Special thanks to Hudson Jameson, OfficerCIA and samczsun for feedback and review.
Over the past week, an article has been floating around about a company that lost $25 million when a finance worker was convinced to send a bank wire to a scammer pretending to be the CFO... over what appears to have been a very convincing deepfaked video call.
Deepfakes (ie. AI-generated fake audio and video) are appearing increasingly often both in the crypto space and elsewhere. Over the past few months, deepfakes of me have been used to advertise all kinds of scams, as well as dog coins. The quality of the deepfakes is rapidly improving: while the deepfakes of 2020 were embarrassingly obvious and bad, those from the last few months are getting increasingly difficult to distinguish. Someone who knows me well could still identify the recent video of me shilling a dog coin as a fake because it has me saying "let's f***ing go" whereas I've only ever used "LFG" to mean "looking for group", but people who have only heard my voice a few times could easily be convinced.
Security experts to whom I mentioned the above $25 million theft uniformly confirm that it was an exceptional and embarrassing failure of enterprise operational security on multiple levels: standard practice is to require several levels of sign-off before a transfer anywhere close to that size can be approved. But even still, the fact remains that as of 2024, an audio or even video stream of a person is no longer a secure way of authenticating who they are.
This raises the question: what is?
Being able to securely authenticate people is valuable to all kinds of people in all kinds of situations: individuals recovering their social recovery or multisig wallets, enterprises approving business transactions, individuals approving large transactions for personal use (eg. to invest into a startup, buy a house, send remittances) whether with crypto or with fiat, and even family members needing to authenticate each other in emergencies. So it's really important to have a good solution that can survive the coming era of relatively easy deepfakes.

→ SUPPLIED MATERIAL

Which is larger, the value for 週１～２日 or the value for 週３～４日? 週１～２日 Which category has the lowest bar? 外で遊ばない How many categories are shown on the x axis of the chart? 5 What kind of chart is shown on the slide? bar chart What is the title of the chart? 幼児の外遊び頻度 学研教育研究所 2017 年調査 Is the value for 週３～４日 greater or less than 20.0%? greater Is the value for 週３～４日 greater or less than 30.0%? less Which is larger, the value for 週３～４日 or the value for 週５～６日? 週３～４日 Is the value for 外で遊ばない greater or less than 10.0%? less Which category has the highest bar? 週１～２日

→ DESCRIPTION OF THE TASK
Print the text about deepfakes and authenticating people exactly as it stands, from its first line to its last.

→ ANSWER TO THE EXERCISE
Special thanks to Hudson Jameson, OfficerCIA and samczsun for feedback and review.
Over the past week, an article has been floating around about a company that lost $25 million when a finance worker was convinced to send a bank wire to a scammer pretending to be the CFO... over what appears to have been a very convincing deepfaked video call.
Deepfakes (ie. AI-generated fake audio and video) are appearing increasingly often both in the crypto space and elsewhere. Over the past few months, deepfakes of me have been used to advertise all kinds of scams, as well as dog coins. The quality of the deepfakes is rapidly improving: while the deepfakes of 2020 were embarrassingly obvious and bad, those from the last few months are getting increasingly difficult to distinguish. Someone who knows me well could still identify the recent video of me shilling a dog coin as a fake because it has me saying "let's f***ing go" whereas I've only ever used "LFG" to mean "looking for group", but people who have only heard my voice a few times could easily be convinced.
Security experts to whom I mentioned the above $25 million theft uniformly confirm that it was an exceptional and embarrassing failure of enterprise operational security on multiple levels: standard practice is to require several levels of sign-off before a transfer anywhere close to that size can be approved. But even still, the fact remains that as of 2024, an audio or even video stream of a person is no longer a secure way of authenticating who they are.
This raises the question: what is?
Being able to securely authenticate people is valuable to all kinds of people in all kinds of situations: individuals recovering their social recovery or multisig wallets, enterprises approving business transactions, individuals approving large transactions for personal use (eg. to invest into a startup, buy a house, send remittances) whether with crypto or with fiat, and even family members needing to authenticate each other in emergencies. So it's really important to have a good solution that can survive the coming era of relatively easy deepfakes.